#### DATA EXCERPTS
>> begin
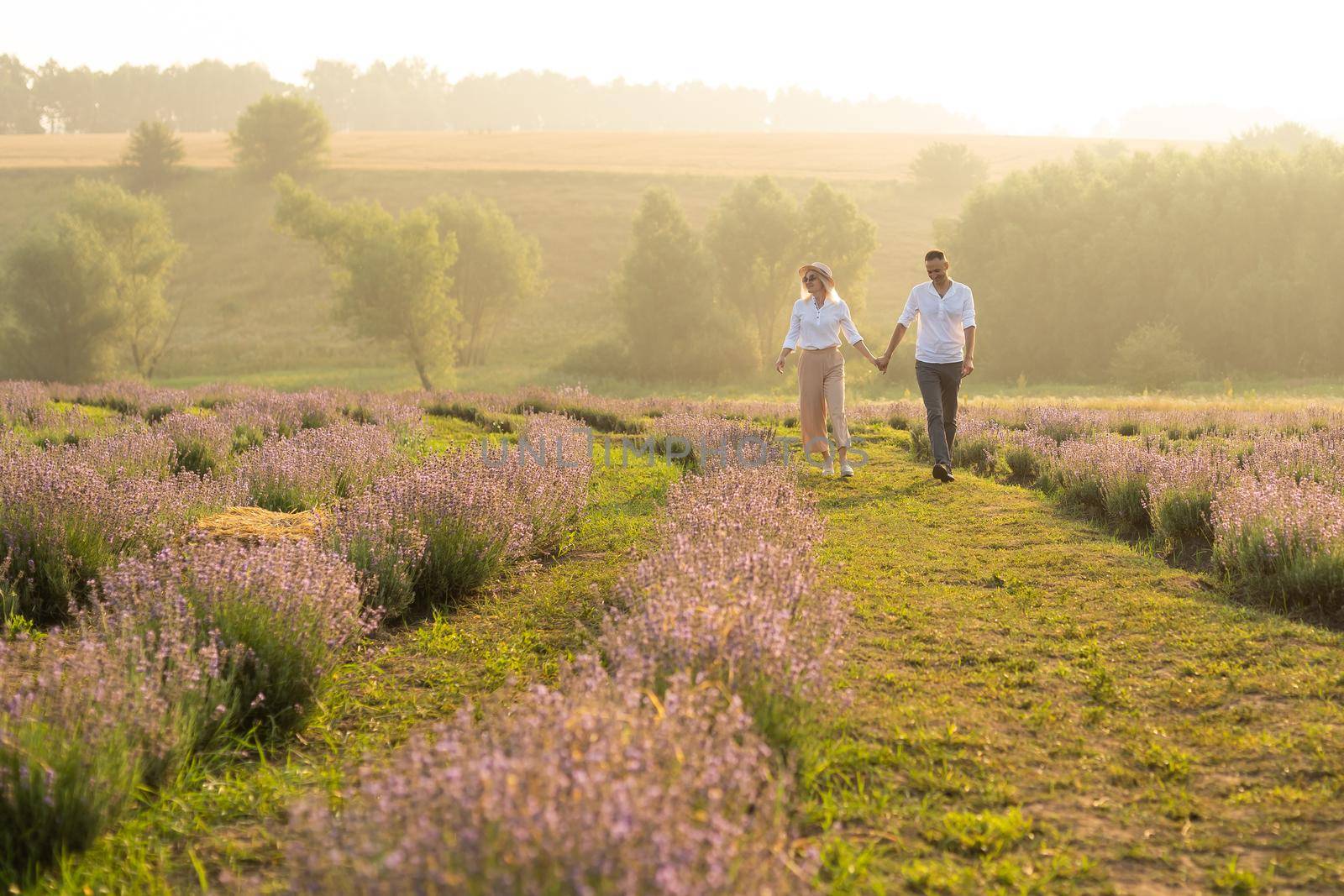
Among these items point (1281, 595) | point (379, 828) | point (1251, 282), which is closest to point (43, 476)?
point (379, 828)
>> end
>> begin
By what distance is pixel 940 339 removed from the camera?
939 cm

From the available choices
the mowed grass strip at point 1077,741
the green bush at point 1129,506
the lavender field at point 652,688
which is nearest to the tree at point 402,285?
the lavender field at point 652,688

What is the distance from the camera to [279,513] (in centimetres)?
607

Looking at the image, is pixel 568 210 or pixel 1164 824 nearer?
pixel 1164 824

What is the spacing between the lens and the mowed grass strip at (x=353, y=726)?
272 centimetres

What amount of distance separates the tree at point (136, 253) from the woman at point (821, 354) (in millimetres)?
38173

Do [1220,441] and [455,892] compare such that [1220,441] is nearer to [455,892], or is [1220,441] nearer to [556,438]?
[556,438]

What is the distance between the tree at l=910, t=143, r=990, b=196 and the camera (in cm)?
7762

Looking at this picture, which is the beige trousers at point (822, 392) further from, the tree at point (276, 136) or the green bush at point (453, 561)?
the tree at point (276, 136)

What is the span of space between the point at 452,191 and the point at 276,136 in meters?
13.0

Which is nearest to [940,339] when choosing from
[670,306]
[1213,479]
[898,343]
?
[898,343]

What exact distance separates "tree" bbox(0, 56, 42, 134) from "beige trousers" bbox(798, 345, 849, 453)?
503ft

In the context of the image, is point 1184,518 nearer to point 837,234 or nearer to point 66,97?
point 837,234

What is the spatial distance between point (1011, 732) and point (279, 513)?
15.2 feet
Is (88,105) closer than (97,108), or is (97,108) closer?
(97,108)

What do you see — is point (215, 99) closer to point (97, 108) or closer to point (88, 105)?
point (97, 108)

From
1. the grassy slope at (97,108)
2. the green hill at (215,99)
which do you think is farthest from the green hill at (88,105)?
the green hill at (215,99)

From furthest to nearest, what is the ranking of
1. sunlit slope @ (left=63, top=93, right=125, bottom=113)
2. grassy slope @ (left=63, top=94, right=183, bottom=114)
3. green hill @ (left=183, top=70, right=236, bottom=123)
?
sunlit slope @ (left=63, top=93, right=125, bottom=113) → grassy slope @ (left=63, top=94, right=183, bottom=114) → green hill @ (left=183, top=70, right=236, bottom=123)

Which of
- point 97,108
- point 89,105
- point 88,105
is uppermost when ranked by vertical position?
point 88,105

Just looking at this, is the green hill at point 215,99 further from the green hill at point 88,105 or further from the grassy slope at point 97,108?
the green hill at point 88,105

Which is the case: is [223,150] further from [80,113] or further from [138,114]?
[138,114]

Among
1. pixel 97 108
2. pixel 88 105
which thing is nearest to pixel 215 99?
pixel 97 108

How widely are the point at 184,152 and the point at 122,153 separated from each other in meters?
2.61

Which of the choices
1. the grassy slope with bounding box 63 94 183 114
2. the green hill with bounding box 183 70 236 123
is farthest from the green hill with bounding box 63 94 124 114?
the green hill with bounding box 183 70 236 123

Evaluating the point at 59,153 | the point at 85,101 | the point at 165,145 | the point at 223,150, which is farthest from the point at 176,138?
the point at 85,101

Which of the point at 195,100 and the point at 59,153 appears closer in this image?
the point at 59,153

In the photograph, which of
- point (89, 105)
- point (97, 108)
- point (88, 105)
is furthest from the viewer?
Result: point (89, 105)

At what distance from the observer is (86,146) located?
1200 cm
>> end
>> begin
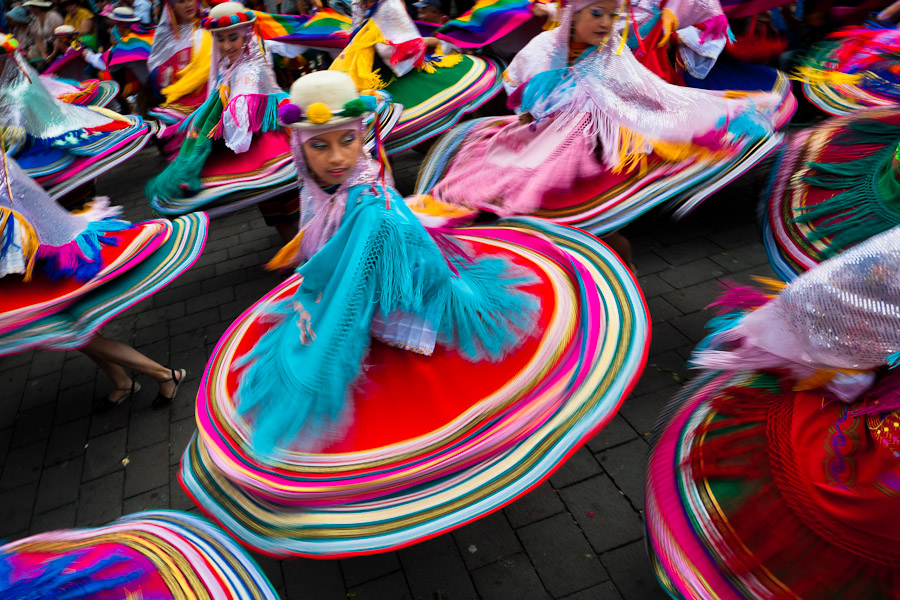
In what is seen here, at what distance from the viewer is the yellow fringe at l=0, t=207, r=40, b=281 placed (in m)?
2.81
>> end
#### EXERCISE OBJECTIVE
Copy out, unchanged, the lines of the items starting with the line that contains "How widely are" and going on through the line that contains "Result: point (89, 105)", both included.

#### FULL ANSWER
How widely are the point at 184,152 and the point at 122,153 separated from each other in meters?
2.61

Which of the choices
1. the grassy slope with bounding box 63 94 183 114
2. the green hill with bounding box 183 70 236 123
is farthest from the green hill with bounding box 63 94 124 114?
the green hill with bounding box 183 70 236 123

Evaluating the point at 59,153 | the point at 85,101 | the point at 165,145 | the point at 223,150, which is farthest from the point at 176,138?
the point at 85,101

Which of the point at 195,100 and the point at 59,153 appears closer in this image?
the point at 59,153

In the photograph, which of
- point (89, 105)
- point (97, 108)
- point (88, 105)
is furthest from the viewer?
Result: point (89, 105)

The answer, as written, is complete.